Should we subject ourselves to danger and agony by taking that twelve-hour bus ride just because this is the way locals do it? Do we renounce popular sites just because it is on every tourist’s to-go list?
Yet, with this abundance of information, we still find ourselves confounded by the choices available to us. Should we subject ourselves to danger and agony by taking that twelve-hour bus ride over the mountainous border just because this is the way locals do it? Do we renounce popular landmarks just because we know it is going to be packed full with tourists like ourselves?
A reason why the subject of authentic travel is so mind boggling is because of its elusive definition. The Oxford English Dictionary defines authenticity as “the quality being made or done in the traditional or original way.”
But what is original and what is traditional? Everyone defines originality differently, reflecting their own values and expectations.
Authentic travel is traveling that stays true to one’s intent and is largely perspective-dependent.
Upon the first glance, this definition seems to confuse more than it clarifies. What does it mean to stay true to our intent? How is it perspective-dependent? Why not define it with a particular set of actions, such as going off the beaten path, imitate the locals, eat exotic food, or participate in traditional rituals?
To answer this, we need to look at five ways travellers can misunderstand authenticity. Sometimes, in order to understand what something is, it is helpful to first understand what it is not.
After seeing examples of what authenticity is not, we will realize that authenticity lies in the eyes of the beholder. The best way to experience it is to pursue activities that truthfully align with our intent and perspective.

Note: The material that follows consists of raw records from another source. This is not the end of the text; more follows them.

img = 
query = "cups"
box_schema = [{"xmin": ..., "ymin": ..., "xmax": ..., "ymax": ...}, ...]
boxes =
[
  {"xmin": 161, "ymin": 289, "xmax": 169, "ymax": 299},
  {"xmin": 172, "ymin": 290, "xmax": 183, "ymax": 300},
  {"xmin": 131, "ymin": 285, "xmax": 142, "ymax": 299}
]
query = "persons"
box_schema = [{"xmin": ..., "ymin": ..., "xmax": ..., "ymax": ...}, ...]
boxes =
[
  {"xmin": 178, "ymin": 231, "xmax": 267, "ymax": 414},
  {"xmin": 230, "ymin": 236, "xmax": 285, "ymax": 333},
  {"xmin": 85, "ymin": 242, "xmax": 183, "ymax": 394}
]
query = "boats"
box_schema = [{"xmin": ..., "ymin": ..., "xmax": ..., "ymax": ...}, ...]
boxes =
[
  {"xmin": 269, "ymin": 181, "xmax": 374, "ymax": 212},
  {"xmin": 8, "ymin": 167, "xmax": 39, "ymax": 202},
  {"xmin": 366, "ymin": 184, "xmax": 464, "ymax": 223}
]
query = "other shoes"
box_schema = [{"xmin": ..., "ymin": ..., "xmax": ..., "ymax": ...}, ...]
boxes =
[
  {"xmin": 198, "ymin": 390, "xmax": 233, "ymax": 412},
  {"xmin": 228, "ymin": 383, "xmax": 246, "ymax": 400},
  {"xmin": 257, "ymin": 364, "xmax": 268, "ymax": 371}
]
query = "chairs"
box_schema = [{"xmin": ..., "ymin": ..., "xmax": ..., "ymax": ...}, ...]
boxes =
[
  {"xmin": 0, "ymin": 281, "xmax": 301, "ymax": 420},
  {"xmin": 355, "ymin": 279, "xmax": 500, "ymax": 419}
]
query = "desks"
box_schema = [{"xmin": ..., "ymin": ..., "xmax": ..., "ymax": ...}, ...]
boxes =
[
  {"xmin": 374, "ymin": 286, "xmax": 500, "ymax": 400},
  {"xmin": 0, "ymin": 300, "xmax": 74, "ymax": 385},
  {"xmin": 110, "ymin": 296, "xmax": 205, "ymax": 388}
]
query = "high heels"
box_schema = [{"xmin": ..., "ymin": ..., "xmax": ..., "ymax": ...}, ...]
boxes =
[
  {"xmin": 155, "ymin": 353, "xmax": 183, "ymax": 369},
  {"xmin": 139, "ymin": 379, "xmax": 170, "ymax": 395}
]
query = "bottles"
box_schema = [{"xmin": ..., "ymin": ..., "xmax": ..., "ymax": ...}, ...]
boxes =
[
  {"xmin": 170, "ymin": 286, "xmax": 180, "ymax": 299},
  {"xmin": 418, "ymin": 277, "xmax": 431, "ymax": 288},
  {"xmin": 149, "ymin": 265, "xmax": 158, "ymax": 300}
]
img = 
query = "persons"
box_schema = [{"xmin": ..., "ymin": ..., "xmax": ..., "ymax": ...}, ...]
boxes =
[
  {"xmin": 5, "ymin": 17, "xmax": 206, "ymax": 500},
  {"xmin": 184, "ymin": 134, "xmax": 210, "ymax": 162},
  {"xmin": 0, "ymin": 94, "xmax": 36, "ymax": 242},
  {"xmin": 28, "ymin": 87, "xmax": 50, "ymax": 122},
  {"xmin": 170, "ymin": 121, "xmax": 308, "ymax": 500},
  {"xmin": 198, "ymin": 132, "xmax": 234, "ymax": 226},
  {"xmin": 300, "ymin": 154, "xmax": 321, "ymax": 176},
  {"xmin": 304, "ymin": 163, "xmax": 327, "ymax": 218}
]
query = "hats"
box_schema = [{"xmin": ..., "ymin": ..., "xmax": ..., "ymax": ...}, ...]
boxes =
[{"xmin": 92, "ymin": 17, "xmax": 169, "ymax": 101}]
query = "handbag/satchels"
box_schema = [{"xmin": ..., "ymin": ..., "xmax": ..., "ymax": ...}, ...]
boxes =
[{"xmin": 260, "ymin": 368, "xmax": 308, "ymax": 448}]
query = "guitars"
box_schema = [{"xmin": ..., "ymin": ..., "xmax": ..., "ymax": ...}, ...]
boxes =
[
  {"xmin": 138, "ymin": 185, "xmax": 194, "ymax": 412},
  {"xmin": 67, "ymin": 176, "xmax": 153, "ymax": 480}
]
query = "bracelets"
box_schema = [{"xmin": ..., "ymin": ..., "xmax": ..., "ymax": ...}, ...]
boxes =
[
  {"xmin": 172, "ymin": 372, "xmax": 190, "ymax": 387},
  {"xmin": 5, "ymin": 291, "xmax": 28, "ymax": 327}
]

And those in turn depend on our cultivation.
Myth #1: Equating Authenticity to Particular Forms of Traveling
While this reflects the beliefs of those who appreciates cultural insight, authenticity should not be equated to any particular form of travelling. Staying at resorts shielded from local reality may be authentic to a traveler who wants a place to unwind with friends and family. Not being authentic in a cultural sense does not mean it cannot be authentic in a social sense.
Even if we assume that authenticity is ultimately measured by the depth of insights, form is still not a limiting factor. Take a tour group as example. Many of them take clients on a fixed itinerary to excessively commercialized sites. However, instead of passively towing the official line, we could take a step back and engage with the tour guide on a personal level to gain deeper insight about his culture.
One could also observe, through visiting clichéd landmarks, how that culture chooses to deal with global tourism and contemplate how that choice reflects their underlying values. A change of perspective yields an entirely different result. And in this case, it offers us a glimpse of the culture at present instead of the past – namely, how modernization and commercialization form an integral part of that culture.
Sometimes, it may be even more rewarding to look for those dissimilarities in something familiar and ask ourselves why those differences exist.
Of course, while McDonald’s can potentially offer interesting cultural insights, it is not to say that there are no better options. When we are at a foreign country, eating unfamiliar food is a good idea because it broadens our experience and knowledge. It is, however, not in itself a definitive gauge of authenticity because insights depend more on the mind and authenticity is, again, perspective-dependent.
Those different forms of traveling, be it backpacking or all-inclusive, are just means to an end. If the means serves the end truthfully, then it is authentic for that purpose. It is therefore difficult if not impossible to judge authenticity without being aware of what the intent of the traveler is.
And in the case that we are stuck with a particular mean that does not seem to serve the end well, it is always useful to try and change our perspective, like the tour group example, and turn an apparent cliché into something more rewarding.